In the same way, again, there was one law for the native and the stranger, in relation to sins of omission on the part of single individuals. The law laid doon in Lev 5:6 (cf. Lev 4:27.) for the Israelites, is repeated here in Num 15:27, Num 15:28, and in Num 15:28 it is raised into general validity for foreigners also. In Num 15:29, הָאֶזְרָח is written absolutely for לָאֶזְרָח.

Num 15:30-31

But it was only sins committed by mistake (see at Lev 4:2) that could be expiated by sin-offerings.
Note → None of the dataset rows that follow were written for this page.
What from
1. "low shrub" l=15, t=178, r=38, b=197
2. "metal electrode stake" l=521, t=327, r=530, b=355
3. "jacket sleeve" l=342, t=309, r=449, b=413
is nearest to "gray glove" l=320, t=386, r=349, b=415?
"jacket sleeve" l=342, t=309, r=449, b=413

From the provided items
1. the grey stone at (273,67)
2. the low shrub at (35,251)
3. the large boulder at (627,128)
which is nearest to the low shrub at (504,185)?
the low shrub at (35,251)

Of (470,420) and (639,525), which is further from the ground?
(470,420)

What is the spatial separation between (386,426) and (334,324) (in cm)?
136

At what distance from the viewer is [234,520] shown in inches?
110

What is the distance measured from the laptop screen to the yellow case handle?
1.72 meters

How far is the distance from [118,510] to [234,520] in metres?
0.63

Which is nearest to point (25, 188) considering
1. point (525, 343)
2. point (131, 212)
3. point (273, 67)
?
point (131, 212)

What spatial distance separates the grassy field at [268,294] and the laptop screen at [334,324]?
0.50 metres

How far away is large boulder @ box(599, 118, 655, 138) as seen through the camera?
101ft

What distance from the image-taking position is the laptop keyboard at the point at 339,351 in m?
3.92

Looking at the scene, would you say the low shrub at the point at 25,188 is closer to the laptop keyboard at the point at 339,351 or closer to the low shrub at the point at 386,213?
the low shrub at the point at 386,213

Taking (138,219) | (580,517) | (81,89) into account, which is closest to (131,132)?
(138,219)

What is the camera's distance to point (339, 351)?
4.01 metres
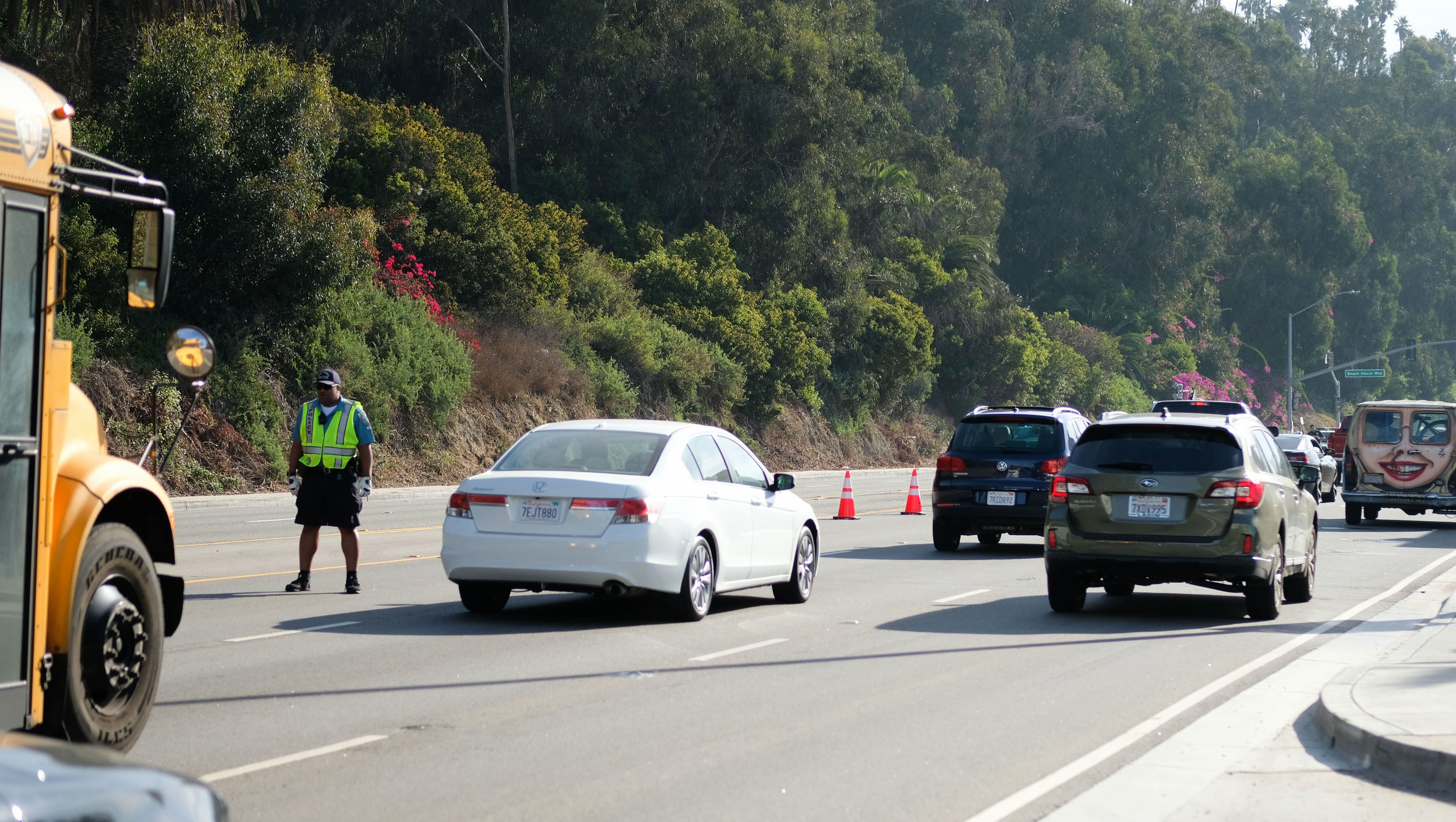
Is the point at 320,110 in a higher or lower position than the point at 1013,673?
higher

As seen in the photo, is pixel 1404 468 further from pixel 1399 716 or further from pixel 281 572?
pixel 1399 716

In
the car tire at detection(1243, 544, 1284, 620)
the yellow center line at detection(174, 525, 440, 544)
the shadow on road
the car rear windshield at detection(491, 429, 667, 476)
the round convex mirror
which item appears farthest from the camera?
the yellow center line at detection(174, 525, 440, 544)

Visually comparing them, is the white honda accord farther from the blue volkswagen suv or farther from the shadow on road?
the blue volkswagen suv

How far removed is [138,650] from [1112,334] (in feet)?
253

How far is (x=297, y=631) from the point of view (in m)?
11.5

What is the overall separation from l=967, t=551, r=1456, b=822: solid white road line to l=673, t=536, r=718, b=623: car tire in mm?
3925

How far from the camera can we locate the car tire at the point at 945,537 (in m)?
20.2

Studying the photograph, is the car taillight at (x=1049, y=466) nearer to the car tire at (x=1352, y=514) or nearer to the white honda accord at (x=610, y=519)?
the white honda accord at (x=610, y=519)

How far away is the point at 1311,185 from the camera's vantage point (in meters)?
91.3

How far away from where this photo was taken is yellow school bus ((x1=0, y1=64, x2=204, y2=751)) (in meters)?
6.19

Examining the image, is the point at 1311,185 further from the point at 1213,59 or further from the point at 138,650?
the point at 138,650

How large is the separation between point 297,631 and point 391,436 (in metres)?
23.1

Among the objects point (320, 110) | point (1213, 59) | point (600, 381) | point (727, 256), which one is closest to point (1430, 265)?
point (1213, 59)

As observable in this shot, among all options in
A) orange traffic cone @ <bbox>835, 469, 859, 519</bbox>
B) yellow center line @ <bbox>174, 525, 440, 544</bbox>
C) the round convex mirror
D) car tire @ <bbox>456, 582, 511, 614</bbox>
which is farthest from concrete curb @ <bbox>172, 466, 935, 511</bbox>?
the round convex mirror
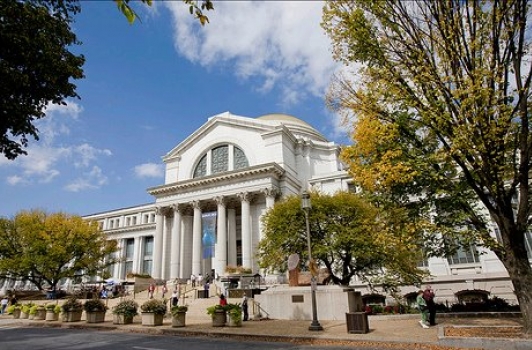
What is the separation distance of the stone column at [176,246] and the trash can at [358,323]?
32775 mm

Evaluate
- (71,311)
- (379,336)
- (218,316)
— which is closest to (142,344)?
(218,316)

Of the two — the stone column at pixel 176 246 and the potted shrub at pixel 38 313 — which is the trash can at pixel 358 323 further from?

Whoever, on the other hand, whether a native or a foreigner, committed a sin “with a high hand,” - i.e., so that he raised his hand, as it were, against Jehovah, or acted in open rebellion against Him, - blasphemed God, and was to be cut off (see Gen 17:14); for he had despised the word of Jehovah, and broken His commandment, and was to atone for it with his life. בָהּ עֲוֹנָה, “its crime upon it;” i.e., it shall come upon such a soul in the punishment which it shall endure.